**Excerpted data**
********************

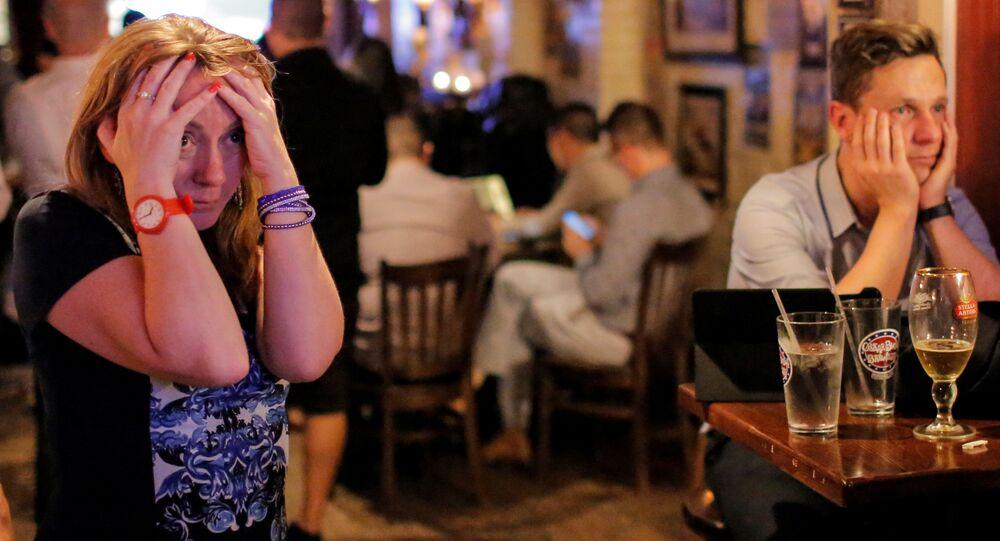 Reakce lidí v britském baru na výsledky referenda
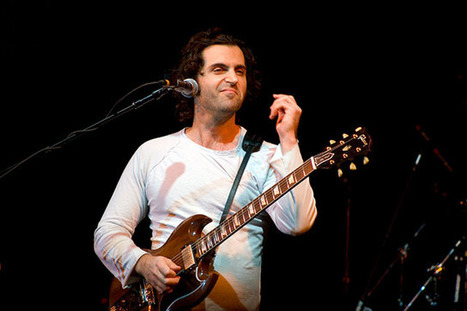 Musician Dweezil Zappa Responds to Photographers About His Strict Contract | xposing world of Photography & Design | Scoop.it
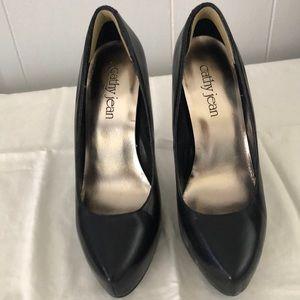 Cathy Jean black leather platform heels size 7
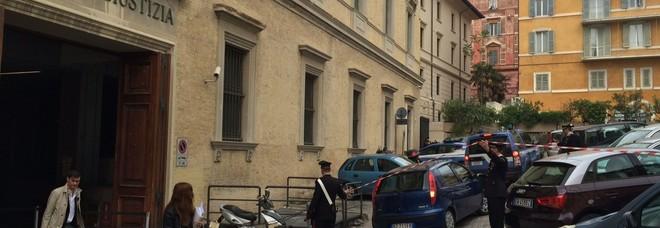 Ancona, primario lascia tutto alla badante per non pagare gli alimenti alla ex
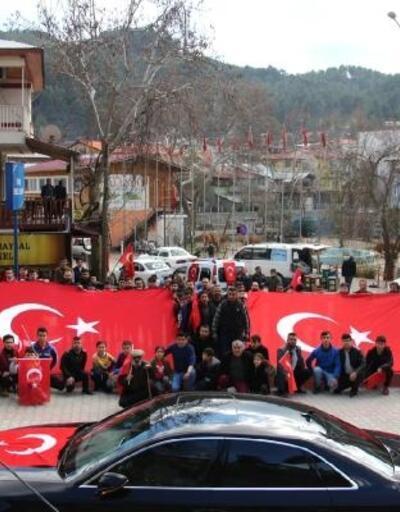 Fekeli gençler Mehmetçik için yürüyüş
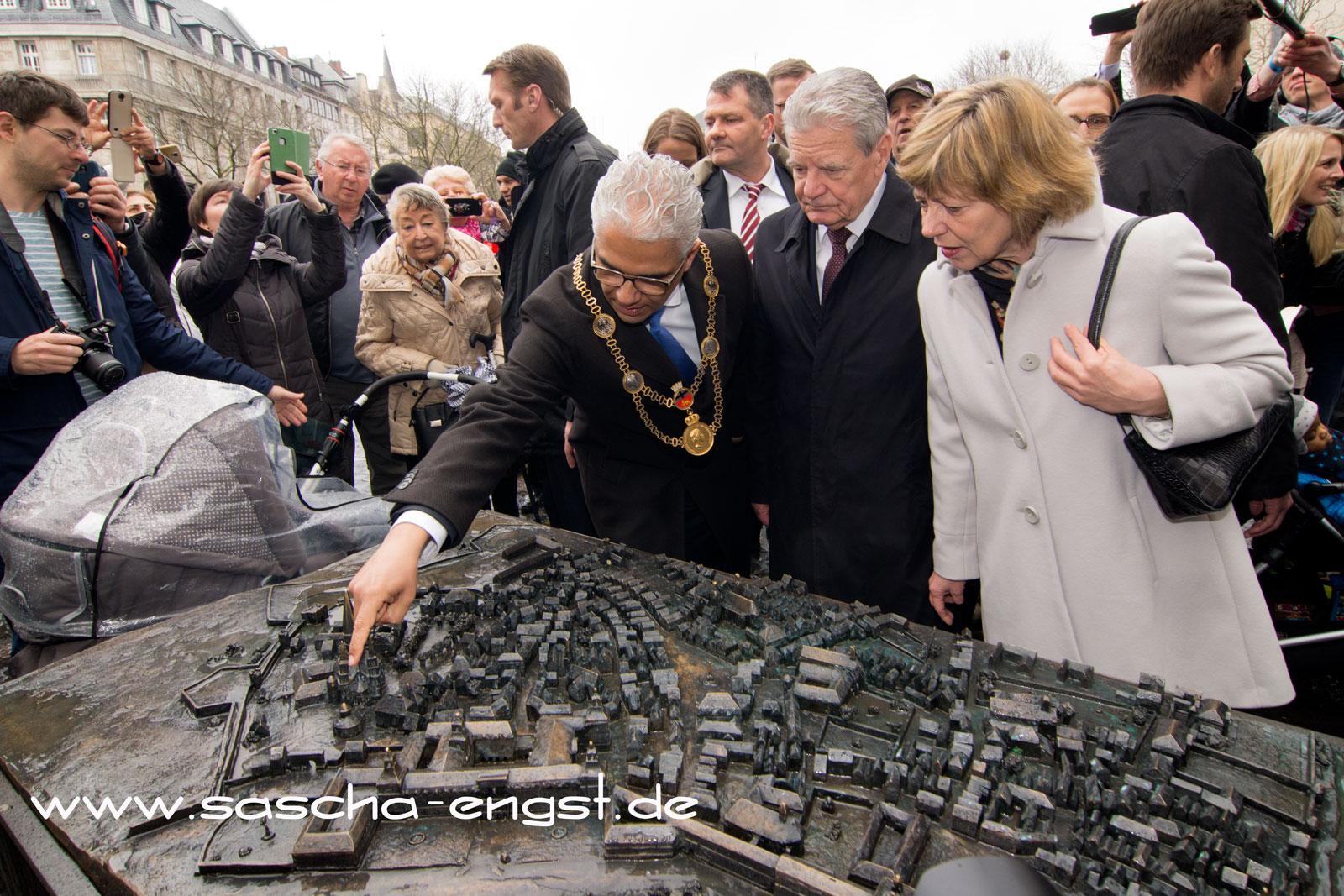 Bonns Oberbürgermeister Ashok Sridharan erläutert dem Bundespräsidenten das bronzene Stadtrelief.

********************

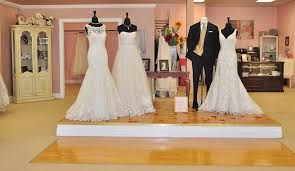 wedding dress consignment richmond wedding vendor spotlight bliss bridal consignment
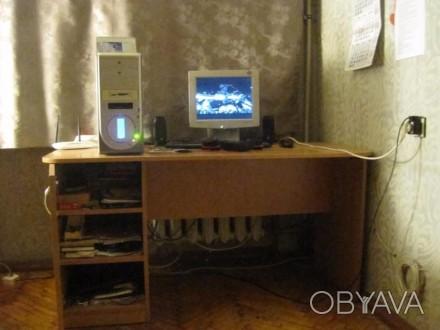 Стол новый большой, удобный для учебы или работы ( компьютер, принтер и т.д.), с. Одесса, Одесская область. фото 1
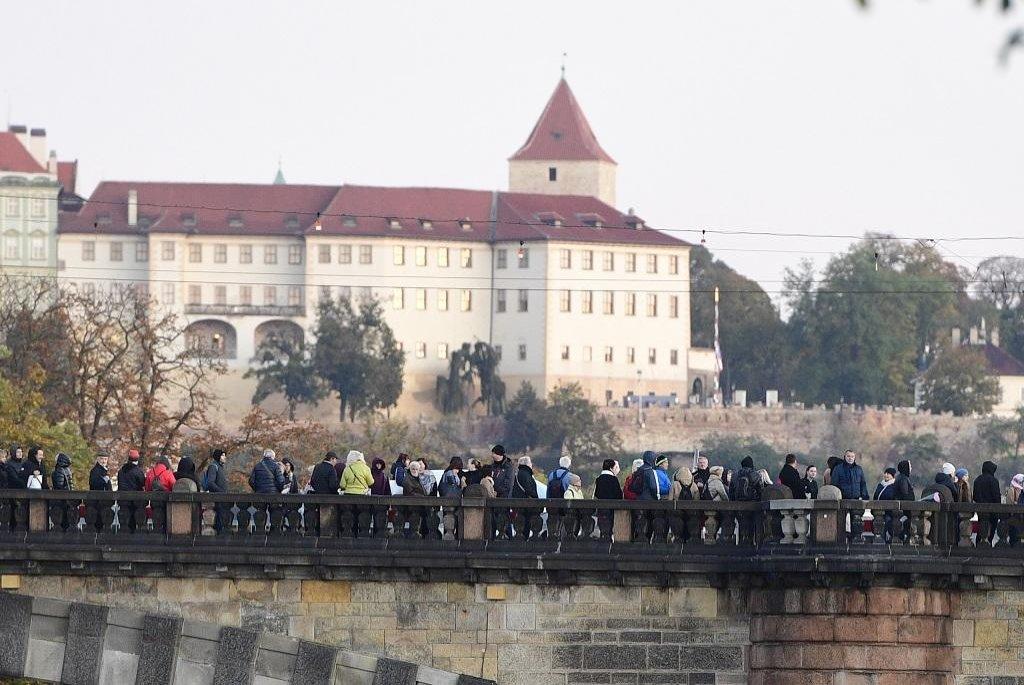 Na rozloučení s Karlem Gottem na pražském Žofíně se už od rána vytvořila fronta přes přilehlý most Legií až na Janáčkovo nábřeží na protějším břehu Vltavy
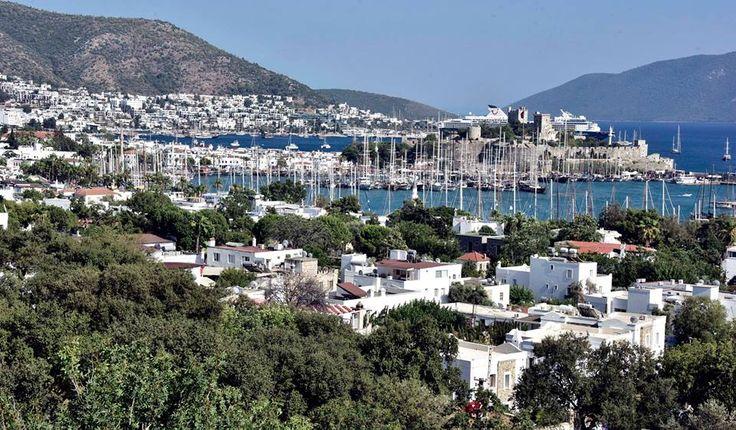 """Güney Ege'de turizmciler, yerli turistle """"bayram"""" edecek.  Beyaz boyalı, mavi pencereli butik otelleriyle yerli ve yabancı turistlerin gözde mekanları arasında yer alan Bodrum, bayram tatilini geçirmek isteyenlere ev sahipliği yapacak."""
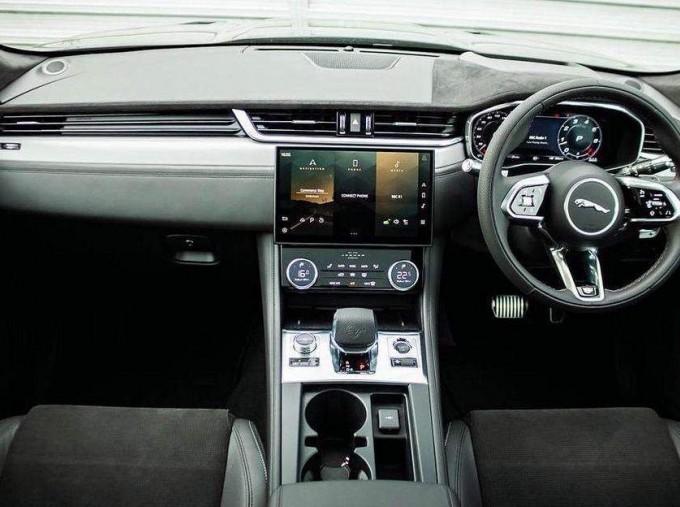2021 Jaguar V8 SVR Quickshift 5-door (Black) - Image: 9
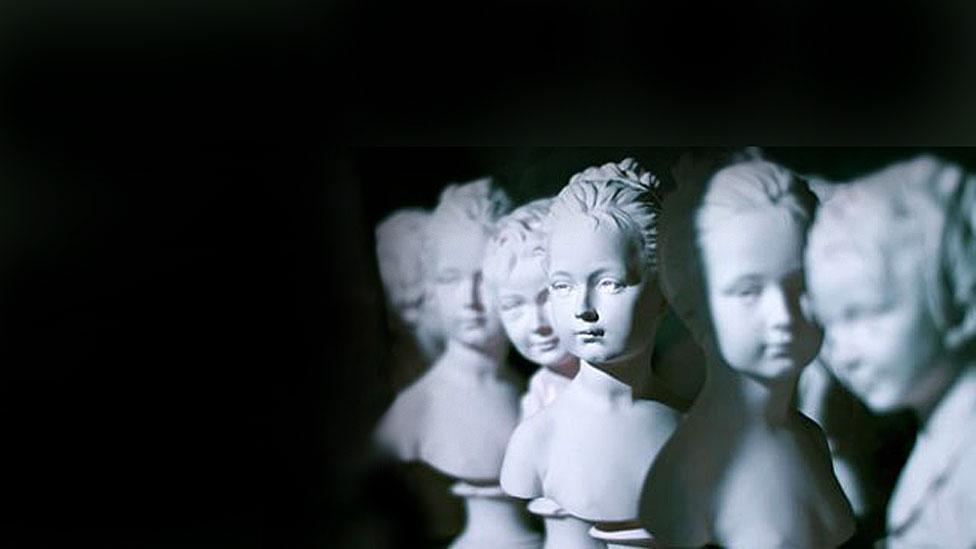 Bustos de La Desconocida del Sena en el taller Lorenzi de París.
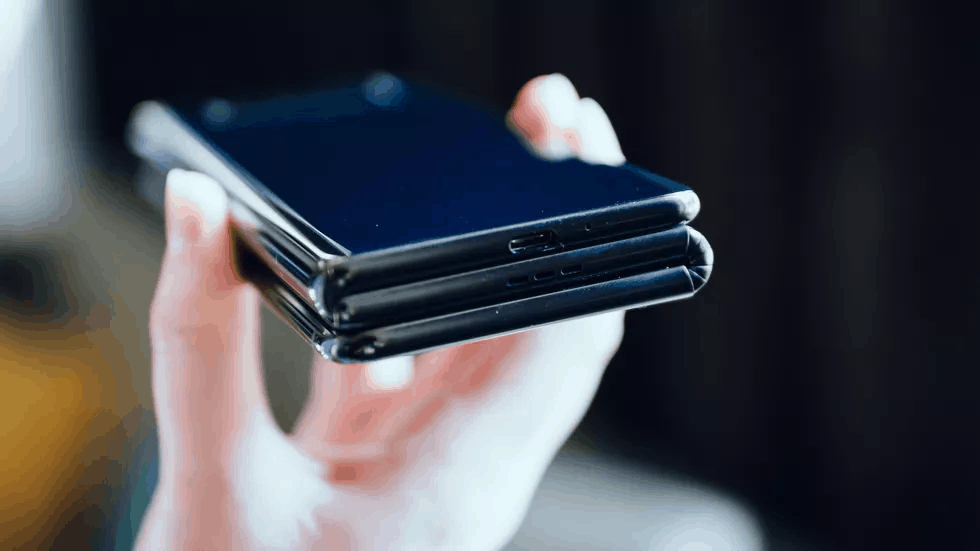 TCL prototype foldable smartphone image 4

********************

**Your objective**
When you reach the line that has "Na rozloučení s" in the data above, start repeating lines exactly, and stop after the line that has "2021 Jaguar V8"; pictures stay out.

**Result of the task**
 Na rozloučení s Karlem Gottem na pražském Žofíně se už od rána vytvořila fronta přes přilehlý most Legií až na Janáčkovo nábřeží na protějším břehu Vltavy
 """Güney Ege'de turizmciler, yerli turistle """"bayram"""" edecek.  Beyaz boyalı, mavi pencereli butik otelleriyle yerli ve yabancı turistlerin gözde mekanları arasında yer alan Bodrum, bayram tatilini geçirmek isteyenlere ev sahipliği yapacak."""
2021 Jaguar V8 SVR Quickshift 5-door (Black) - Image: 9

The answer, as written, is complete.